>> begin RECORD SET

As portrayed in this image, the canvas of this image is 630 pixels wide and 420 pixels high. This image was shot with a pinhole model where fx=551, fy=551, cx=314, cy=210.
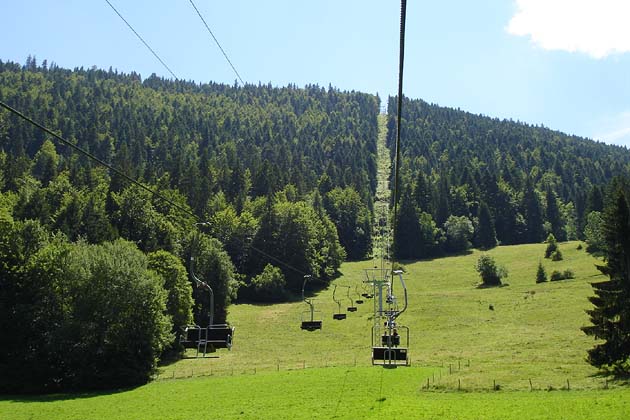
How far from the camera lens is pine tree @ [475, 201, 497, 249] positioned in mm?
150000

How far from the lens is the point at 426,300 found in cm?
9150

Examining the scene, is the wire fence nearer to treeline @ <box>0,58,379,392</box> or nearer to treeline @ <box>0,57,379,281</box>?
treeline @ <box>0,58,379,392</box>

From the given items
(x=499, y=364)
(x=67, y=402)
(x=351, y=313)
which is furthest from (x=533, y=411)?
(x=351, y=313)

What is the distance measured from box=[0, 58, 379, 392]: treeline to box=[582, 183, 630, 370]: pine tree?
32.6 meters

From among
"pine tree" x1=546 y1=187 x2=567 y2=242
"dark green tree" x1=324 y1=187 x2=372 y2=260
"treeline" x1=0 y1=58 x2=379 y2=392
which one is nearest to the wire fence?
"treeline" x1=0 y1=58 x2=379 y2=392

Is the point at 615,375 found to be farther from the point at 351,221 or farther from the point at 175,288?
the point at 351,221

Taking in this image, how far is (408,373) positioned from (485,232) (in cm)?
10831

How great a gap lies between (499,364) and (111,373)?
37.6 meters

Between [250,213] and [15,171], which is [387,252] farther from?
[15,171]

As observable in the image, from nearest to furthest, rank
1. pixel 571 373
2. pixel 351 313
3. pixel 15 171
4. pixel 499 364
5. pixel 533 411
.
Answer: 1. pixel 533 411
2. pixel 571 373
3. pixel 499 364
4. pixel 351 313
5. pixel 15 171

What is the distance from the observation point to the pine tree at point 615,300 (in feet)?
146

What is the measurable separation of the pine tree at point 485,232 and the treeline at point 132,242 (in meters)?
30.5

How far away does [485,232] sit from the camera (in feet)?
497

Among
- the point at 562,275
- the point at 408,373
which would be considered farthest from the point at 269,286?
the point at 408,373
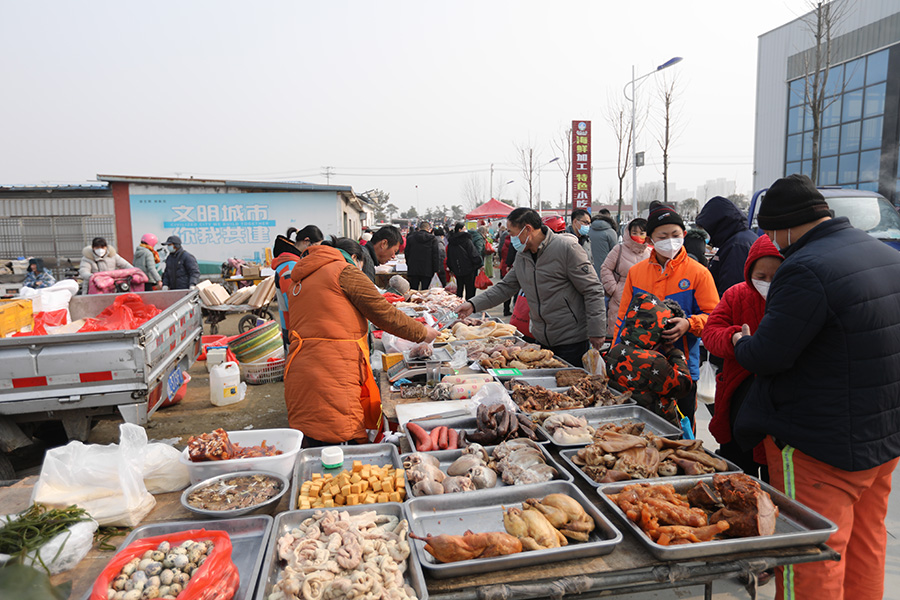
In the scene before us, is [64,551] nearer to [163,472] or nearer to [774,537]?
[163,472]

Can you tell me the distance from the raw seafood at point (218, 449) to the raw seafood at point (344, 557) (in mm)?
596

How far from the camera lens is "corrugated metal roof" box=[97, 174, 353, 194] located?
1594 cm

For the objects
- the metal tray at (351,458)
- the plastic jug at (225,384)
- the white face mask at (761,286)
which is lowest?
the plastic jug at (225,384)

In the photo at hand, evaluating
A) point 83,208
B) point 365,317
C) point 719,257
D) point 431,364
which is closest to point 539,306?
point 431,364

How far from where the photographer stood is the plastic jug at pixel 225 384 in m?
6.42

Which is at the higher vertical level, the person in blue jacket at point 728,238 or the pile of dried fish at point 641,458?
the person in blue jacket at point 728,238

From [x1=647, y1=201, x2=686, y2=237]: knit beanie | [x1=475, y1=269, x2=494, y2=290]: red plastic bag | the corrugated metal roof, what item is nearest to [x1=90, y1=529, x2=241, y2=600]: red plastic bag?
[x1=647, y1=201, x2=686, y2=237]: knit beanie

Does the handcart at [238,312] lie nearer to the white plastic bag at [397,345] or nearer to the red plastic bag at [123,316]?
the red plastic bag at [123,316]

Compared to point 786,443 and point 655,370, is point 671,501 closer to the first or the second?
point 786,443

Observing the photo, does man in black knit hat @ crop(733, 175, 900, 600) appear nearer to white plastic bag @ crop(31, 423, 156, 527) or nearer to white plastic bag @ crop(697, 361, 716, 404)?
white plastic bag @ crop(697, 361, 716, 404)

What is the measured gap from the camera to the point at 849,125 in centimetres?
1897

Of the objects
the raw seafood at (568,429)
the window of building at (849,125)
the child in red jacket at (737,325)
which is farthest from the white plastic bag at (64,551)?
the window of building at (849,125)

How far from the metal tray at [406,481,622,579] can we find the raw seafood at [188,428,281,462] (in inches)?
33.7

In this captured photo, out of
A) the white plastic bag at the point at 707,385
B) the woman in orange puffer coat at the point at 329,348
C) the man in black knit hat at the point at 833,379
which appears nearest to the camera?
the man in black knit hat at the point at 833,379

>> end RECORD SET
>> begin RECORD SET

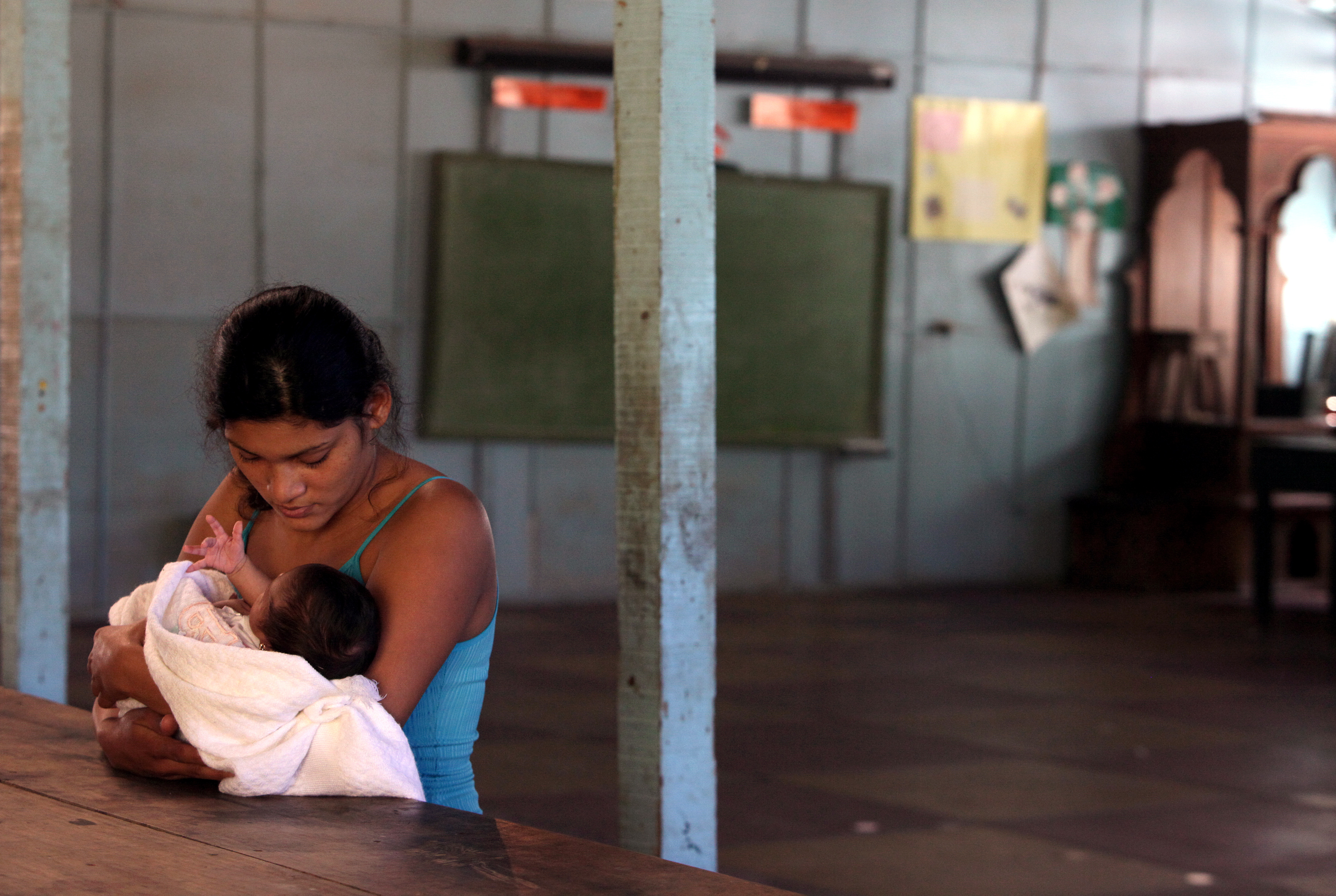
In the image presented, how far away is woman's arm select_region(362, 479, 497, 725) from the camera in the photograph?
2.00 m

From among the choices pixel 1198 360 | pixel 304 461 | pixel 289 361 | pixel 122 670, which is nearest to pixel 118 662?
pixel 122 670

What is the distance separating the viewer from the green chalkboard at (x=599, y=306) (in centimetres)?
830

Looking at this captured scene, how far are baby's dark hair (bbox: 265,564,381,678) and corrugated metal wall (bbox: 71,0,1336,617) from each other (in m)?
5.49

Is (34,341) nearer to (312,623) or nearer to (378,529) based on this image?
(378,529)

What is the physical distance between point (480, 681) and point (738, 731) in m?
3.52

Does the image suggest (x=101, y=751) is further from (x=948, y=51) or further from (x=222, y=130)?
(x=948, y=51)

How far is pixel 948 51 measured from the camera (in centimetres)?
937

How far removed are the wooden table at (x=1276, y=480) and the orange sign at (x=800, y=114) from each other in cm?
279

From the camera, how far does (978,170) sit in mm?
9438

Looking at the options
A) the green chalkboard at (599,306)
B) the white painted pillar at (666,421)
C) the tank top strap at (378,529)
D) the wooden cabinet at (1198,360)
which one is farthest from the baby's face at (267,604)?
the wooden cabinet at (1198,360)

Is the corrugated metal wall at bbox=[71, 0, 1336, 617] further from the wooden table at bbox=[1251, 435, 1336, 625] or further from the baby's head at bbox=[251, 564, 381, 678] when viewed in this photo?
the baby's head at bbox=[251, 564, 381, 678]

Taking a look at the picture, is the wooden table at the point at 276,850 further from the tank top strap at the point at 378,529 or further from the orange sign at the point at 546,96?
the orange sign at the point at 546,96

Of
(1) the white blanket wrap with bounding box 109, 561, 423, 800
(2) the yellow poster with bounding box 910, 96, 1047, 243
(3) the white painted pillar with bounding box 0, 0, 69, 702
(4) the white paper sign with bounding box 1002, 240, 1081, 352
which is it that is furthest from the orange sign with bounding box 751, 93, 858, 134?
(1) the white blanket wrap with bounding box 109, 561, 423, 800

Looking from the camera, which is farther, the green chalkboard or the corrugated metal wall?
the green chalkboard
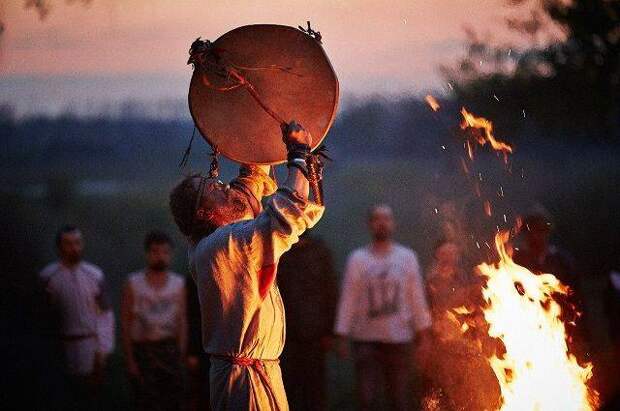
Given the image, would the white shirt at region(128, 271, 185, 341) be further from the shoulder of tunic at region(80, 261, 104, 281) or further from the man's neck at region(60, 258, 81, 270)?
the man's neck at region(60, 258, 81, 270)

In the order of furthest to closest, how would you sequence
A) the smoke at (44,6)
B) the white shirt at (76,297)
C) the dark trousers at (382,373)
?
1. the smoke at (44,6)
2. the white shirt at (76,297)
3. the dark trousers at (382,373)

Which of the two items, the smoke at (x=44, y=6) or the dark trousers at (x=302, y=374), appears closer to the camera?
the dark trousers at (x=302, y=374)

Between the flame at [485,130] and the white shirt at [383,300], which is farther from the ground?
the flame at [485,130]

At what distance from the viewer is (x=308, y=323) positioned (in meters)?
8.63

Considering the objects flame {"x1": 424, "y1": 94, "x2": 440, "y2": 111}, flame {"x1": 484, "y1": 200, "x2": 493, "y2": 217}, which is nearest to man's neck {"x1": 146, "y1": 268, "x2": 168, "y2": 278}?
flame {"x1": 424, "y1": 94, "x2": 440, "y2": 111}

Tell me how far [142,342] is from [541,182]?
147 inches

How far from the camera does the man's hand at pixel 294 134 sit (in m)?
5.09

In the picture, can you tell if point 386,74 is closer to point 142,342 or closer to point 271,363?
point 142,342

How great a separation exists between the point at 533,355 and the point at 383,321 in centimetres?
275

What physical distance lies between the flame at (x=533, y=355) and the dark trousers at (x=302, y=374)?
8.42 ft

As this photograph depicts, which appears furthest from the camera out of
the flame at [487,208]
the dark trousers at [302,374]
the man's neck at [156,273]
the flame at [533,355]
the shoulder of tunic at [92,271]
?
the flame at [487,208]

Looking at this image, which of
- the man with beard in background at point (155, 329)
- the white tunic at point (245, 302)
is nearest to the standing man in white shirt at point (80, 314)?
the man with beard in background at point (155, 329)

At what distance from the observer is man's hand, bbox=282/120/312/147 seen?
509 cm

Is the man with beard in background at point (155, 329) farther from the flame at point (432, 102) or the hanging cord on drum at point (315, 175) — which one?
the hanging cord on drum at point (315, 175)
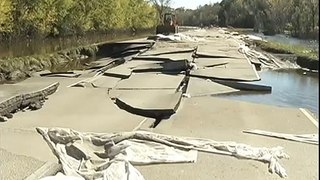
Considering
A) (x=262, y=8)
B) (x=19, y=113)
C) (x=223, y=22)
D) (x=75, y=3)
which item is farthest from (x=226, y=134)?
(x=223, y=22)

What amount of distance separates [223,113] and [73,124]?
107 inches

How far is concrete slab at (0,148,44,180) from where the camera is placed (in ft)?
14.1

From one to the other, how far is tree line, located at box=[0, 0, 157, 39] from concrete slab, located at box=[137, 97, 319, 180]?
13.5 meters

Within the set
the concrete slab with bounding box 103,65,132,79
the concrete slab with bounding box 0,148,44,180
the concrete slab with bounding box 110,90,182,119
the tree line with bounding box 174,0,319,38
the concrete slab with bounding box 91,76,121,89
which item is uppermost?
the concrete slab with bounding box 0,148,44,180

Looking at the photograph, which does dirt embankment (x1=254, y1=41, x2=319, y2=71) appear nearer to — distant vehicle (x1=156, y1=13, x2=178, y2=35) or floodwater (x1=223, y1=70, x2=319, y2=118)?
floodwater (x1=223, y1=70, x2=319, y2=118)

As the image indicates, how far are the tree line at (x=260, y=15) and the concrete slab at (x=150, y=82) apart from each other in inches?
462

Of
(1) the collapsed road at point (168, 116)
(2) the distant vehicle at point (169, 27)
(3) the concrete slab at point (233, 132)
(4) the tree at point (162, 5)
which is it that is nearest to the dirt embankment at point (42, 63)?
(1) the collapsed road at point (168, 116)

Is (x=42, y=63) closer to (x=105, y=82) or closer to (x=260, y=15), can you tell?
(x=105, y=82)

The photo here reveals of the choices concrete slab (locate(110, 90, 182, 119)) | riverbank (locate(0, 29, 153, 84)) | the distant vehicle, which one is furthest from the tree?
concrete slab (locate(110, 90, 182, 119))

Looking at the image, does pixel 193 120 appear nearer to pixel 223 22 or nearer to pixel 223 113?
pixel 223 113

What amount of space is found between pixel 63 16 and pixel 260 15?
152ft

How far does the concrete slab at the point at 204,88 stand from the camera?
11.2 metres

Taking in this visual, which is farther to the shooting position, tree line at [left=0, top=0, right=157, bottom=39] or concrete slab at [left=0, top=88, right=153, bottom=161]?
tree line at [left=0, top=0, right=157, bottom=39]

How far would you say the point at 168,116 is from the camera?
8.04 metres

>> end RECORD SET
>> begin RECORD SET

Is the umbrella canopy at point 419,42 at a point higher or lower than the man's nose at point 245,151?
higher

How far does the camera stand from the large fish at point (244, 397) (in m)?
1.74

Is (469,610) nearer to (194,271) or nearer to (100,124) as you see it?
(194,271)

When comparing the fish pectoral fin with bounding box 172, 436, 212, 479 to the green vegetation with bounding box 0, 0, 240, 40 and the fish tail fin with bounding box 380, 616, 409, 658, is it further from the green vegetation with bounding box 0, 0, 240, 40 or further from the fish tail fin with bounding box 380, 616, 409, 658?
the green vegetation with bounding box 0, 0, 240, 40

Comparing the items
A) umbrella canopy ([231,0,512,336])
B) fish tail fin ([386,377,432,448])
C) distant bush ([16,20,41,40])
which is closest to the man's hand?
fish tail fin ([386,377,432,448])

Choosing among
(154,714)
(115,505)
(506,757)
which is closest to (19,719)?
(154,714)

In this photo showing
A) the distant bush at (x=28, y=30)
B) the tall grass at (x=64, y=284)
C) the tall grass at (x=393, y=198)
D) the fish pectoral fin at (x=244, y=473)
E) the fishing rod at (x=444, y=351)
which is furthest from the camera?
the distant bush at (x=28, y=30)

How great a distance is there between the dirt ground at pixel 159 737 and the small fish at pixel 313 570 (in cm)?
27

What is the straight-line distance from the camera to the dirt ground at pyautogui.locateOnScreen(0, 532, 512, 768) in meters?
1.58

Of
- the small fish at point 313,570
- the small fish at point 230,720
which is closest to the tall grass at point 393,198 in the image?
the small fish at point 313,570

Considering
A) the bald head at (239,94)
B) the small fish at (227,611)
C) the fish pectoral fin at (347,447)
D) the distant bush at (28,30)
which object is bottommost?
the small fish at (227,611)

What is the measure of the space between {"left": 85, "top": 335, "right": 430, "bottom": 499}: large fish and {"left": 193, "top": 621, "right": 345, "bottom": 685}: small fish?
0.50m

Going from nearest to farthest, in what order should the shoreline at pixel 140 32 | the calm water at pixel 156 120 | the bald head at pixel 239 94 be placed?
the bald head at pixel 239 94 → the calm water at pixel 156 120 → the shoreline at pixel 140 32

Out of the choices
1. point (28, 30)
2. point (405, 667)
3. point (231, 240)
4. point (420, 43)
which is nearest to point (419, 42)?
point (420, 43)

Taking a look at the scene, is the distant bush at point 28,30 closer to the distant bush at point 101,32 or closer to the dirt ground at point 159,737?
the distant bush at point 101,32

>> end RECORD SET

● SHORT PROBLEM
Which lines in the listing above contain the word "located"? Report each of them in full.

● EXERCISE ANSWER
How far from the camera lens is "corrugated metal roof" box=[97, 174, 353, 194] located?
From one to the other, how far is tree line, located at box=[0, 0, 157, 39] from concrete slab, located at box=[137, 97, 319, 180]?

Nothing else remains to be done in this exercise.